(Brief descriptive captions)

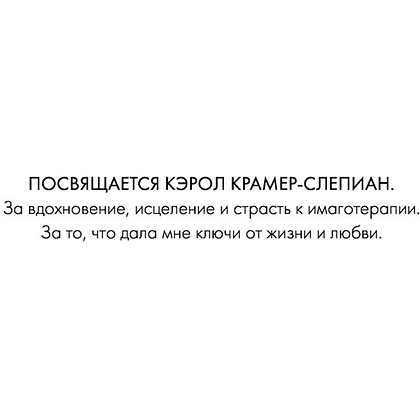 Книга "Больше никаких ссор. 20 минут в неделю для отношений, о которых вы всегда мечтали", Алисия Муньос - 9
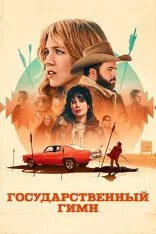 Государственный гимн / Americana (2023) WEB-DL 1080p | Дубляж DM Studio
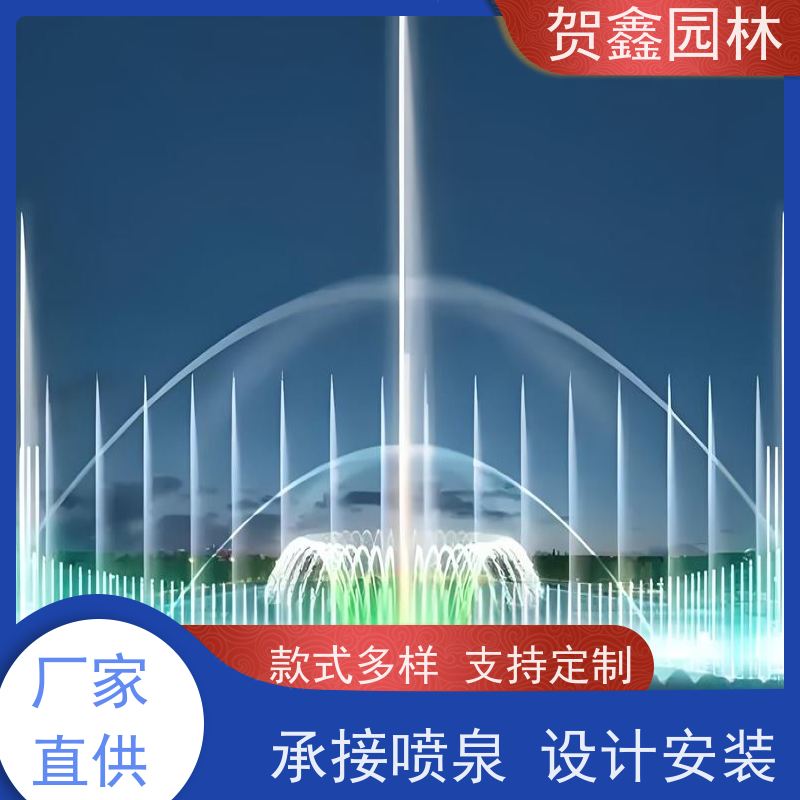  公园喷泉供应商 彩色喷泉工程施工 承接各类喷泉工程 水景喷泉公司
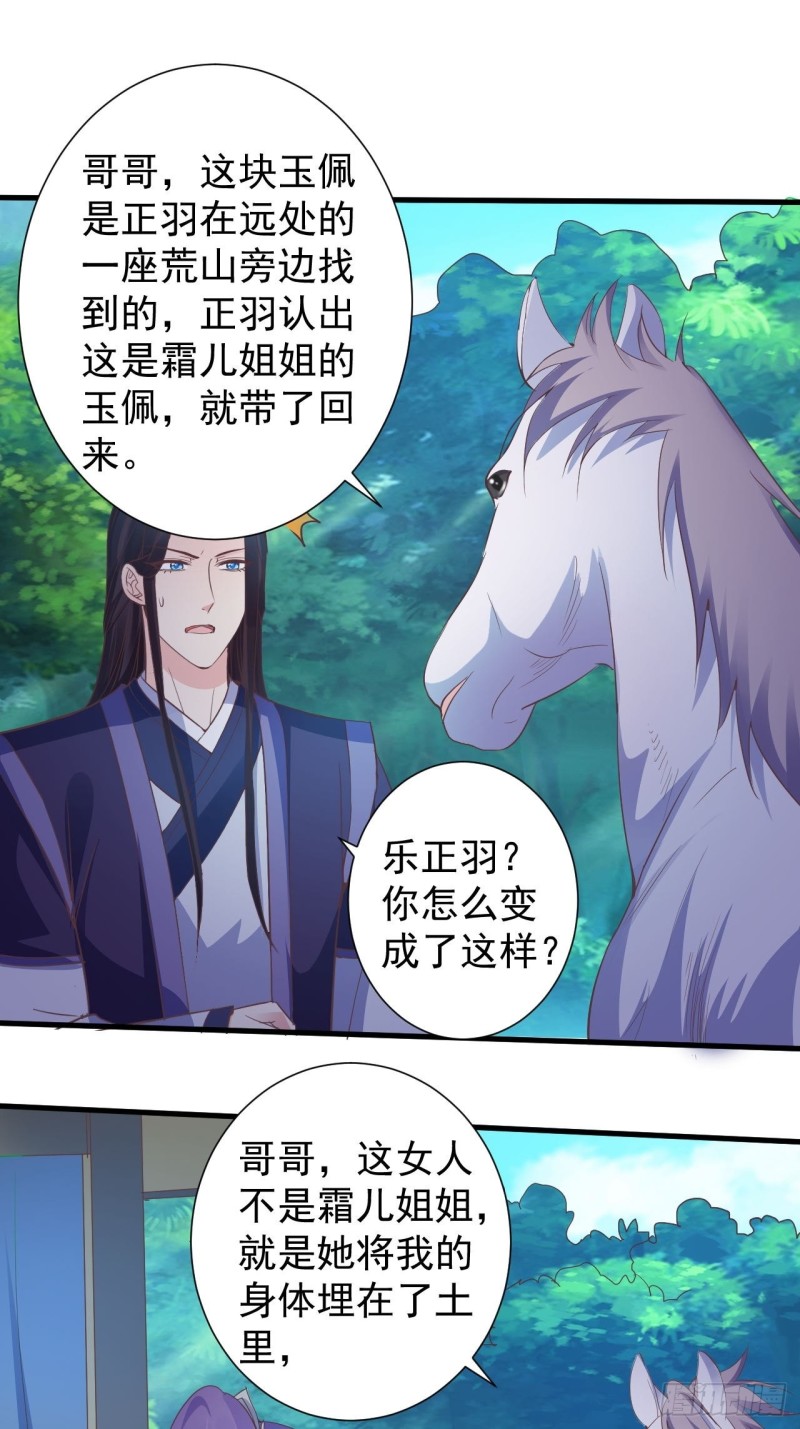 发现端倪-第58话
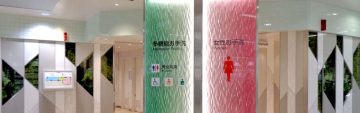 横浜駅の横浜高速鉄道みなとみらい線・東急電鉄東横線で導入された「男女共用（オールジェンダー）トイレ」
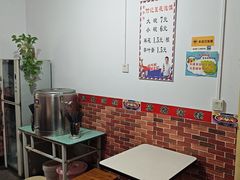-付记豆花泡馍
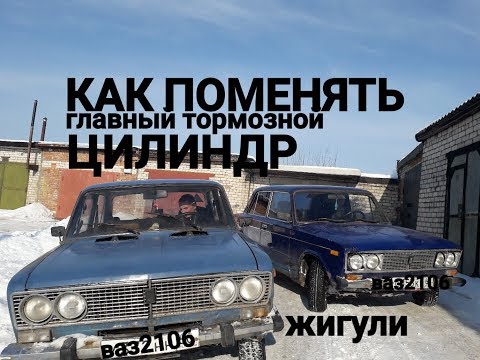 Как поменять ГЛАВНЫЙ ТОРМОЗНОЙ ЦИЛИНДР. ваз2107 жигули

=== Exercise ===
Transcribe each of the records above precisely, with no pictures in the copy.

=== Reply to the task ===
 Книга "Больше никаких ссор. 20 минут в неделю для отношений, о которых вы всегда мечтали", Алисия Муньос - 9
 Государственный гимн / Americana (2023) WEB-DL 1080p | Дубляж DM Studio
  公园喷泉供应商 彩色喷泉工程施工 承接各类喷泉工程 水景喷泉公司
 发现端倪-第58话
 横浜駅の横浜高速鉄道みなとみらい線・東急電鉄東横線で導入された「男女共用（オールジェンダー）トイレ」
-付记豆花泡馍
 Как поменять ГЛАВНЫЙ ТОРМОЗНОЙ ЦИЛИНДР. ваз2107 жигули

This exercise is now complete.